-- Stated task --
Quote precisely the final stretch of the listing: start at the line containing "Which object among" and stop after the last line.

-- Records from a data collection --
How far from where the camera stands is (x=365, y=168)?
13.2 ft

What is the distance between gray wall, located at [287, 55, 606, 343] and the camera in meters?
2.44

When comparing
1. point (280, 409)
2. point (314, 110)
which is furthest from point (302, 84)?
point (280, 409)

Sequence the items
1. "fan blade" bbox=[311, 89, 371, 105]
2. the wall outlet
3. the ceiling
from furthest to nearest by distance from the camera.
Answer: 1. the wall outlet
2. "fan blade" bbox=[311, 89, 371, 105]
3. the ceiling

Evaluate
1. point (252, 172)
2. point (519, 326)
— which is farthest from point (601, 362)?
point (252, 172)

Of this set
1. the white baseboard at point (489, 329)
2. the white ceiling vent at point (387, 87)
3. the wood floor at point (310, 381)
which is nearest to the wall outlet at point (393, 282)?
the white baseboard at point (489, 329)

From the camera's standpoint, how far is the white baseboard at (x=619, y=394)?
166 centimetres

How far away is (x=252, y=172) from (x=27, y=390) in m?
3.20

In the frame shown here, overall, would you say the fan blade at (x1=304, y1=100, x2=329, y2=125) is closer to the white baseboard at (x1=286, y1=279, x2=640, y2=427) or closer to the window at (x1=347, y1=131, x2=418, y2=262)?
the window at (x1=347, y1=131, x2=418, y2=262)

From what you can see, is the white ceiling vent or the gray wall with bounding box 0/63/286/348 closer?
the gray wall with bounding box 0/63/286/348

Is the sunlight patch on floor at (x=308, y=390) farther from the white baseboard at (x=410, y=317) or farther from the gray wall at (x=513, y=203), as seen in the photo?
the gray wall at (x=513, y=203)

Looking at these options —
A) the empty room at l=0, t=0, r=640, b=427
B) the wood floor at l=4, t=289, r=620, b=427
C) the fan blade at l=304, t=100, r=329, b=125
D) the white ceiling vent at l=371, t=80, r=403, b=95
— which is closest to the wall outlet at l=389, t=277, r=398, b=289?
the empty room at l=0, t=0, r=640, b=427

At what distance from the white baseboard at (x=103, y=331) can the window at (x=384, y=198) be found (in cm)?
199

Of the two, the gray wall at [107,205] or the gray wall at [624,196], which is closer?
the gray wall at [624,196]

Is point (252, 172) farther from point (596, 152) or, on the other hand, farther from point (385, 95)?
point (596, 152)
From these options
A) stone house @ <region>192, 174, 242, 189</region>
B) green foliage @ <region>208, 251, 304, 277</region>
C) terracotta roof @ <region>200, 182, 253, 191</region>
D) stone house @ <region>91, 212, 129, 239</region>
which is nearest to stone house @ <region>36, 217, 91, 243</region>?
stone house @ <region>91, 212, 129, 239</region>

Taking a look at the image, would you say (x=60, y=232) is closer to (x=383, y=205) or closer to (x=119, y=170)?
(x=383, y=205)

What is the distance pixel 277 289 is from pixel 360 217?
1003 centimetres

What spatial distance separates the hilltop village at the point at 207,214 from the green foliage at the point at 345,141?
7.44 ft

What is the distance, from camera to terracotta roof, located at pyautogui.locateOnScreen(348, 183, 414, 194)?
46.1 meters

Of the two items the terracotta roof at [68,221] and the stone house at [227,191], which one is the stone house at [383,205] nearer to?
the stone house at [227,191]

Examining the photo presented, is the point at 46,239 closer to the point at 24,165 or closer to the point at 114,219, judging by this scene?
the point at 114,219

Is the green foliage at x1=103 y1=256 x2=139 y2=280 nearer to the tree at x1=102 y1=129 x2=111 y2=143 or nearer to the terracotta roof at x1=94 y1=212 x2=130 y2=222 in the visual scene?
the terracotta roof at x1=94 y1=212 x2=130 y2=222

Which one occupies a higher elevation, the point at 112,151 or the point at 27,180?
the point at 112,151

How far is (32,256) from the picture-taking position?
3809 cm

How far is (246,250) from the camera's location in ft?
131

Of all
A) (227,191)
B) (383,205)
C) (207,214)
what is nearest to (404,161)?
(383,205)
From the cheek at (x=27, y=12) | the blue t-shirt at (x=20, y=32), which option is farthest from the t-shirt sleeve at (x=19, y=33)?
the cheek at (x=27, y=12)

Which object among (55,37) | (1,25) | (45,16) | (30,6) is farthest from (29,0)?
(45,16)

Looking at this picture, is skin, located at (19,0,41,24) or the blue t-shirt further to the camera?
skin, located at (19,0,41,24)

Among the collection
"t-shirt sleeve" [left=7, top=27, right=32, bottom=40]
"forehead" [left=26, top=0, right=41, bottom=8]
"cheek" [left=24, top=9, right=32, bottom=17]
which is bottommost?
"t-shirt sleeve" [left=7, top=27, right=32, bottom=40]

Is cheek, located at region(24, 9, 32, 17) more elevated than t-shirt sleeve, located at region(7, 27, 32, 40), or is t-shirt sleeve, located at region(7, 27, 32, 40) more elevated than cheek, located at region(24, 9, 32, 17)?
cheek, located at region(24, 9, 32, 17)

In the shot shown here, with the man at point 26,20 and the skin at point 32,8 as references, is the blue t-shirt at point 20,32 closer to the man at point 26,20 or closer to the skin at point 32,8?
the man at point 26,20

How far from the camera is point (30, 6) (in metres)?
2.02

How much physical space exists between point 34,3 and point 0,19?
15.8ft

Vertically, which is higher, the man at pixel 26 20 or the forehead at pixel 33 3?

-- Result below --
Which object among (55,37) | (1,25) | (45,16) | (30,6) is farthest from (29,0)?
(45,16)

Looking at this picture, is skin, located at (19,0,41,24) or the blue t-shirt further to the camera?
skin, located at (19,0,41,24)

Among the collection
"t-shirt sleeve" [left=7, top=27, right=32, bottom=40]
"forehead" [left=26, top=0, right=41, bottom=8]
"cheek" [left=24, top=9, right=32, bottom=17]
which is bottommost?
"t-shirt sleeve" [left=7, top=27, right=32, bottom=40]

Is cheek, located at region(24, 9, 32, 17) more elevated than t-shirt sleeve, located at region(7, 27, 32, 40), or is t-shirt sleeve, located at region(7, 27, 32, 40) more elevated than cheek, located at region(24, 9, 32, 17)?
cheek, located at region(24, 9, 32, 17)

In the shot shown here, with the man at point 26,20 and the skin at point 32,8 as references, is the blue t-shirt at point 20,32 closer to the man at point 26,20 or closer to the skin at point 32,8?
the man at point 26,20

How far from the camera is point (30, 6) (in metres)?
2.02

How much physical space exists between point 34,3 and point 0,19?
15.8ft

Vertically, which is higher, the man at pixel 26 20 or the forehead at pixel 33 3?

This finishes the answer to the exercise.